Friday, April 3, 2009

The Retrospective Series- 3: Banging Our Own Drum, An Excerpt from "Banging Our Own Drum"

Copyright 1978-All Rights Reserved

Author's Note: This is an excerpt from my first published writing. The editor asked me to write it for a community magazine when I was living in Evansville, Indiana. All the pieces published on my blog under "The Retrospective Series" are pieces I wrote years ago. You'll be able to tell when by the copyright dates.

Banging Our Own Drum

John W. Vandercook, in his book, Tom-Tom, said: "A race is like a man; until it uses its own talents, takes pride in its own history, loves its own memories, it can never fulfill itself completely."

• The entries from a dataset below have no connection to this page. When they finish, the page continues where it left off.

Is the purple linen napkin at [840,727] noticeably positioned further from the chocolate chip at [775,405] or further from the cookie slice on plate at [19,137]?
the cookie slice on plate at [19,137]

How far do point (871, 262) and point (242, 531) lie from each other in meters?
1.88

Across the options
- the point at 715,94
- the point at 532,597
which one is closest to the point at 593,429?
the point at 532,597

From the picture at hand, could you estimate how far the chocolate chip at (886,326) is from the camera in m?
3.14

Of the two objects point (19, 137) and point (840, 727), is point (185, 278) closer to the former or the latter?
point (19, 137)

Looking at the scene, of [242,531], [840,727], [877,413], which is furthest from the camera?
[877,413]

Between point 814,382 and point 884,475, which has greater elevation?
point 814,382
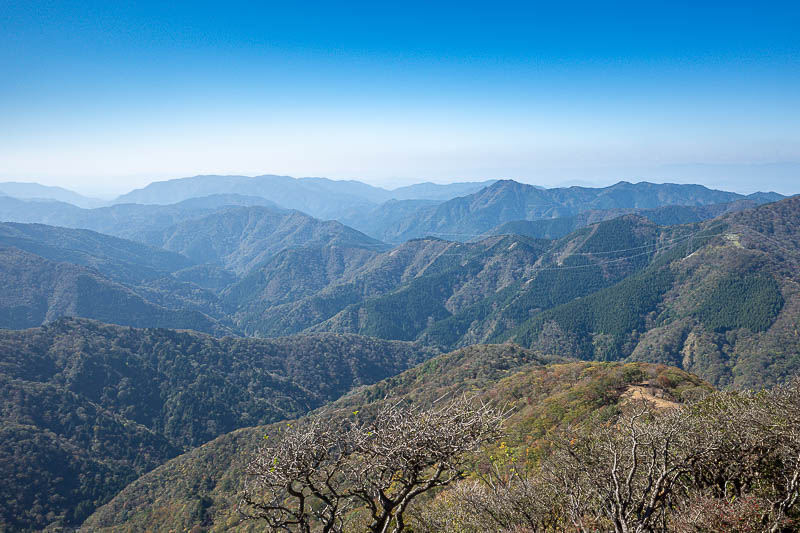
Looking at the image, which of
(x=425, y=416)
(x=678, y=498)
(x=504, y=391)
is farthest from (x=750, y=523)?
(x=504, y=391)

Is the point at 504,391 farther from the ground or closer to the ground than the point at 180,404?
farther from the ground

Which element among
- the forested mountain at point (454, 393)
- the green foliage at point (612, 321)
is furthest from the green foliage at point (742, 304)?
the forested mountain at point (454, 393)

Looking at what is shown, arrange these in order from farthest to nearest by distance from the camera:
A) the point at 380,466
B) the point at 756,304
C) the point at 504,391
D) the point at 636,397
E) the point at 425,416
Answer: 1. the point at 756,304
2. the point at 504,391
3. the point at 636,397
4. the point at 425,416
5. the point at 380,466

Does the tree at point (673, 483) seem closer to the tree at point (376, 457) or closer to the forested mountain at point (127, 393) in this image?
the tree at point (376, 457)

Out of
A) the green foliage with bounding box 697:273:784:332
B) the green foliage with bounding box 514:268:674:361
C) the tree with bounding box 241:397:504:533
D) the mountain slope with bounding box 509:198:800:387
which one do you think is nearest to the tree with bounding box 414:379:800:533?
the tree with bounding box 241:397:504:533

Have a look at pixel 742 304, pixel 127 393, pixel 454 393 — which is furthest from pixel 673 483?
pixel 742 304

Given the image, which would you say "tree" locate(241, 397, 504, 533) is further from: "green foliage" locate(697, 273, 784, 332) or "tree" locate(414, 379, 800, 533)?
"green foliage" locate(697, 273, 784, 332)

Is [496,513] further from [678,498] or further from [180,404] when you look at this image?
[180,404]
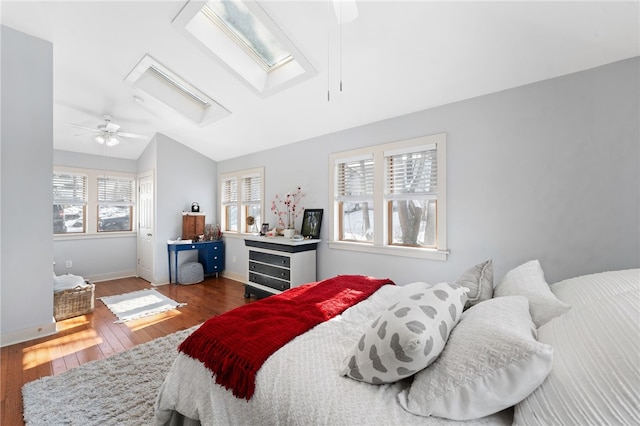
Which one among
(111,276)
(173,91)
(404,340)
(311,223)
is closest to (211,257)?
(111,276)

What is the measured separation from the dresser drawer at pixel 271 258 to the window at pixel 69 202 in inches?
139

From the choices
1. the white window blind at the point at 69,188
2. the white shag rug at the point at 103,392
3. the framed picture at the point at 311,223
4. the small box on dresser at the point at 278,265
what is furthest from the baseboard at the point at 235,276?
the white window blind at the point at 69,188

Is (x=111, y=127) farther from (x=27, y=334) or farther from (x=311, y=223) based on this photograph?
(x=311, y=223)

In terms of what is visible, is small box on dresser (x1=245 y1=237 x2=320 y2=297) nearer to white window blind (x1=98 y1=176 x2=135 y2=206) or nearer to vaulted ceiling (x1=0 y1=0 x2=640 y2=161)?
vaulted ceiling (x1=0 y1=0 x2=640 y2=161)

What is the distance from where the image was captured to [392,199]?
9.91 ft

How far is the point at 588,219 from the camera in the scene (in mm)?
1996

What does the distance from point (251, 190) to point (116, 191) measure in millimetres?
2798

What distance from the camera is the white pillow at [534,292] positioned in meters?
1.10

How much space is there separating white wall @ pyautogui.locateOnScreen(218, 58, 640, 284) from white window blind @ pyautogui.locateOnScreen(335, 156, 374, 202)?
491 millimetres

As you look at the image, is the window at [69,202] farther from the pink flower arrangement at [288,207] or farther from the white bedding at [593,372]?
the white bedding at [593,372]

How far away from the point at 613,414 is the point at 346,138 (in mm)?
3171

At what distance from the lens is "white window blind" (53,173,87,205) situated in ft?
15.0

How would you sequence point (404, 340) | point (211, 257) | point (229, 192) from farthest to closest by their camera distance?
point (229, 192)
point (211, 257)
point (404, 340)

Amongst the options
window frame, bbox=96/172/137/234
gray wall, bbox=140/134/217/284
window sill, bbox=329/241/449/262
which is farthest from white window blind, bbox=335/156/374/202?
window frame, bbox=96/172/137/234
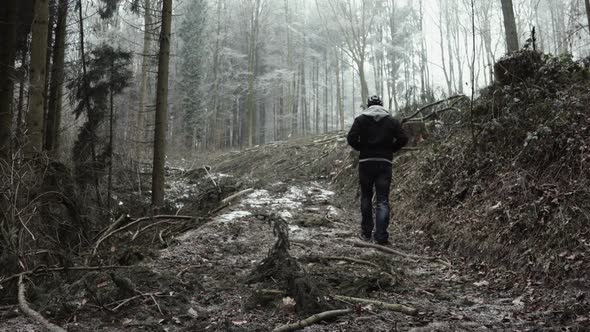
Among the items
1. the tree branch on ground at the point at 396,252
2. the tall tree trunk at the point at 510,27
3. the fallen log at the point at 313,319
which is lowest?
the fallen log at the point at 313,319

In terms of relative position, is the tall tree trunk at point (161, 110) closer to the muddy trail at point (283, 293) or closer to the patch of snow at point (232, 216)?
the patch of snow at point (232, 216)

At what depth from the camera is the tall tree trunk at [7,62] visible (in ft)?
19.7

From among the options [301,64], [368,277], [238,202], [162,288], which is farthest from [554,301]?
[301,64]

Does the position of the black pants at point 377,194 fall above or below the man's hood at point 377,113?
below

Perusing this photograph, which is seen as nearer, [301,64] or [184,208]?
[184,208]

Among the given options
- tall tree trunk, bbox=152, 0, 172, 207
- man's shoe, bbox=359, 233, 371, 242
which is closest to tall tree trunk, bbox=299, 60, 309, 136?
tall tree trunk, bbox=152, 0, 172, 207

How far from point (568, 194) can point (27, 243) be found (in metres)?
5.69

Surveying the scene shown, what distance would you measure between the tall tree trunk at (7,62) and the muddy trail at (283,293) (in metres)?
3.11

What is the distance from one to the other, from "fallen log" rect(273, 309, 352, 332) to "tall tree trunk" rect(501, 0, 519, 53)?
9.92m

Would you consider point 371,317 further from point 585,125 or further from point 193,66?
point 193,66

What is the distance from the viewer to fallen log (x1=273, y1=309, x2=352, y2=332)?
291 cm

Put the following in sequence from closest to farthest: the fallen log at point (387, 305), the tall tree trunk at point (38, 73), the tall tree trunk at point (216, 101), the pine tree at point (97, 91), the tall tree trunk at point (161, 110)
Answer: the fallen log at point (387, 305) < the tall tree trunk at point (38, 73) < the tall tree trunk at point (161, 110) < the pine tree at point (97, 91) < the tall tree trunk at point (216, 101)

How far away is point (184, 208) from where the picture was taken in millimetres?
9555

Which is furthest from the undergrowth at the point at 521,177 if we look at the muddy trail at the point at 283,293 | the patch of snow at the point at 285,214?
the patch of snow at the point at 285,214
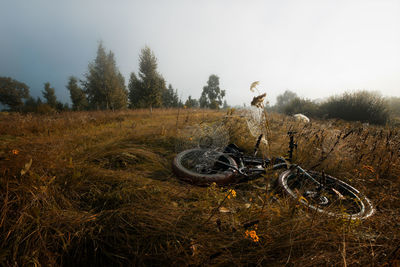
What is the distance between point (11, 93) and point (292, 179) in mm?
60675

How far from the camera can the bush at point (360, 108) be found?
9711 mm

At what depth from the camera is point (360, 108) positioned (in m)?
10.2

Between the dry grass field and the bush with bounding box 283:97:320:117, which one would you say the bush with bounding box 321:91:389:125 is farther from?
the dry grass field

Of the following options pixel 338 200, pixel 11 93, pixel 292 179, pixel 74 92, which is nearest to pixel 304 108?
pixel 292 179

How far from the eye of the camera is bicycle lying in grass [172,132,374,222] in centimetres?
170

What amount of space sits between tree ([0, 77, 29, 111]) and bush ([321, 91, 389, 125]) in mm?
59216

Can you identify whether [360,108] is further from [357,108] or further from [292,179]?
[292,179]

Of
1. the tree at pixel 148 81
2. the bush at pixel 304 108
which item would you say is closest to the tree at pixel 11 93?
the tree at pixel 148 81

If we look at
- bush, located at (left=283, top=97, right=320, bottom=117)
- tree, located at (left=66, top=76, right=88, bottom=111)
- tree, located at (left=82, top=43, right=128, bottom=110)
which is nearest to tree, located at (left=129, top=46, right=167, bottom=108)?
tree, located at (left=82, top=43, right=128, bottom=110)

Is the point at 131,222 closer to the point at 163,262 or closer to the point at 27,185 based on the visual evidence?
the point at 163,262

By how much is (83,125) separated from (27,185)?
5.48 meters

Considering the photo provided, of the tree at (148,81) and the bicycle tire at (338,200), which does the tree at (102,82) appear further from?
the bicycle tire at (338,200)

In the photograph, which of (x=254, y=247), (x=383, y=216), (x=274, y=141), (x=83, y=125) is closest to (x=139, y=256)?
(x=254, y=247)

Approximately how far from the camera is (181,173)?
2.44 metres
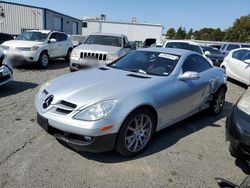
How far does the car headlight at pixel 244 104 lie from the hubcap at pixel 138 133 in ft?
4.14

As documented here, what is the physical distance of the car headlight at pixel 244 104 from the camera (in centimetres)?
345

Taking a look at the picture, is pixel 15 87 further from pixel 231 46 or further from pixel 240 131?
pixel 231 46

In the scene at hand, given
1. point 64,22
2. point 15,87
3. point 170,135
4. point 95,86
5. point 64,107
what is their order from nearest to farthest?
point 64,107, point 95,86, point 170,135, point 15,87, point 64,22

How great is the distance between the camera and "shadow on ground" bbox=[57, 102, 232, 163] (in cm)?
352

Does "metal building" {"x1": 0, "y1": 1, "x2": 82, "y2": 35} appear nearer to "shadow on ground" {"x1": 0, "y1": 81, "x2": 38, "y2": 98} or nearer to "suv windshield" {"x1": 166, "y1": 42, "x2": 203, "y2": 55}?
"suv windshield" {"x1": 166, "y1": 42, "x2": 203, "y2": 55}

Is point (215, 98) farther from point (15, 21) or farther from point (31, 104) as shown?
point (15, 21)

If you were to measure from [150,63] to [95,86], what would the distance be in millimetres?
1323

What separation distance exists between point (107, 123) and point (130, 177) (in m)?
0.71

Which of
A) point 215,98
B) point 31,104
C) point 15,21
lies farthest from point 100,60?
point 15,21

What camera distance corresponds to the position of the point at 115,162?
3.41 m

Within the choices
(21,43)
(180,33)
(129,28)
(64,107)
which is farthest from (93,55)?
(180,33)

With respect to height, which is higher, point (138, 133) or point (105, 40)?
point (105, 40)

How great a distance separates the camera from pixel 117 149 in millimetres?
3355

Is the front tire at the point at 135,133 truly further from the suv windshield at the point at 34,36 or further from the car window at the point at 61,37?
the car window at the point at 61,37
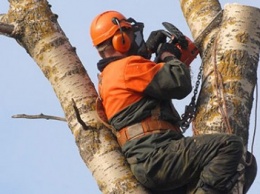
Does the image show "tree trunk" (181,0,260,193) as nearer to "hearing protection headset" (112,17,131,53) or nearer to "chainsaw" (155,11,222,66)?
"chainsaw" (155,11,222,66)

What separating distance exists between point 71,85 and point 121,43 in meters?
0.57

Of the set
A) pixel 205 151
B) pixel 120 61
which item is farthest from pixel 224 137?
pixel 120 61

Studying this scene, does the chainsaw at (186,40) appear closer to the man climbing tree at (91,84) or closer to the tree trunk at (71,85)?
the man climbing tree at (91,84)

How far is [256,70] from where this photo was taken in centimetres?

Black people must explore and keep alive our own cultural heritage. This heritage must be passed on to our children so they, in turn, can pass it on to their children. It's been said that Culture is nothing if it's not communicated. By handing down our cultural traditions, we understand our common desires, values, strengths, fears, and hopes. We discover how much we share--our views about good and evil, what is just and what is unjust, what is sensible and what is ridiculous, what is valuable and must be guarded with care, what is vain or pompous and needs discarding...what moves us to joy or to grief, to laughter, to rage...what leaves us cold and unmoved... what fires us up.

Through our traditions, our cultural legacy, we find the key to our common identity and our humanity. We must pass our heritage on...because it is there that we find the image and reflection of ourselves. It is there that we find our history, our memories--which can lead us to self-love, rather than self-hate. It is there that we can find something denied and lost for so long: pride in being Black.